Pitfall 3: No ‘Shift Left’ Policy

When an incident is received by the service desk that they cannot rectify themselves it gets passed up to second or third line support or a third party support provider. Shift Left is defined as moving things back downstream to the service desk or even to self-service.

There are often three main reasons the service desk cannot rectify the issue:

  • No Time – This can be resolved by providing more resource.
  • Expertise – More training can be provided to service desk staff.
  • Authority – A system admin may be required or more system permissions may be allocated to the service desk team.

By giving more power to the Service Desk and putting more information on resolved incident tickets can mean that less incidents need to be escalated and as the service desk is often cheaper to run, and have more capacity, than second or third line support this can provide a cost-effective solution.

Pitfall 4: Difficulty Measuring Incident Impact

According to leading frameworks such as ITIL, incident priority is based on impact and urgency but impact is hard to measure. Most systems use number of users affected to assess impact, but a better way to measure it could be based on the actual application or criticality of that application. If it has few users but is central to the business it is potentially more urgent than an application with hundreds of users that isn’t central to business function. Another factor to consider is the potential reputational damage to the company in the event a small incident recognised by customers as reputation is arguably the most damaging impact of an incident. The last one John talks about is regulatory impact (such as in finance) where reports not submitted accurately or on time could have financial repercussions.

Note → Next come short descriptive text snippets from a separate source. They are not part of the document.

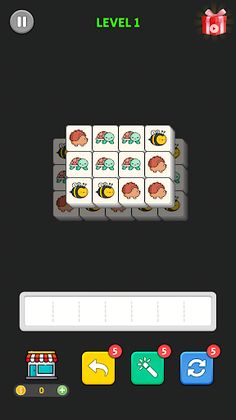 Tiles Master - Tile Match - Screenshot 1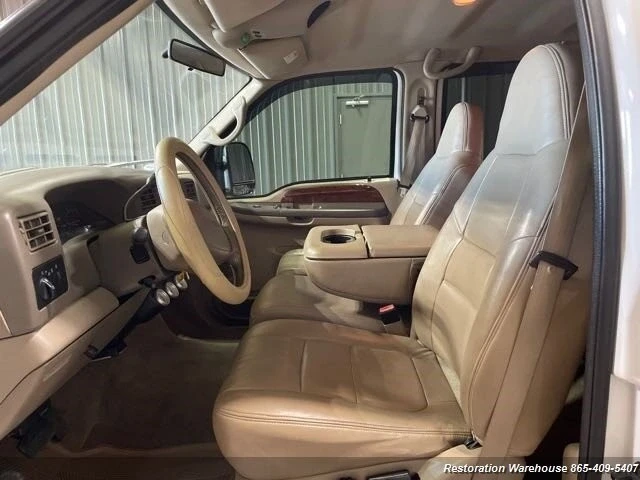 2001 Ford Super Duty 1st Gen - Image 9 of 21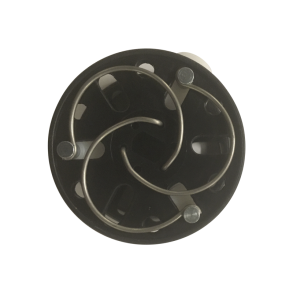 Rotor til doseringspumpe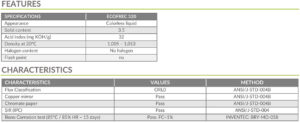 ECOFREC 320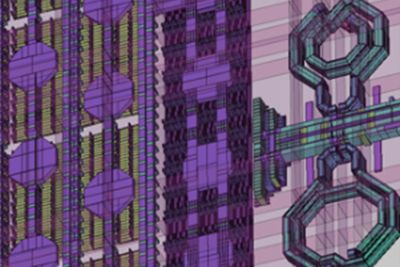 Samsung foundry certifies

Pitfall 5: Lack of Negotiated Service Levels

Quite often, service desks are providing the service they believe business or customers need without validation via a service level agreement (SLA). Outsourced IT services will almost always have an SLA, but internal services don’t often have a SLA so users reporting an incident might believe that the service desk is only working on their incident, where in reality a service desk might actually be working on 200-300 open incidents. They may also believe the incident will be fixed within half an hour. SLA often include to a priority system and as a general rule high priority incidents are often resolved within 4hrs with the lowest priority incidents being up to 5 working days. Users reporting incidents will probably then call back within about an hour as no set time-frames have been published so there is no management of expectations. John has found that up to 70% of calls to service desk are ‘chase-calls’ to check on the status of an incident.

We were thrilled to have John join us for this interview and are very grateful to him for sharing his experience with us.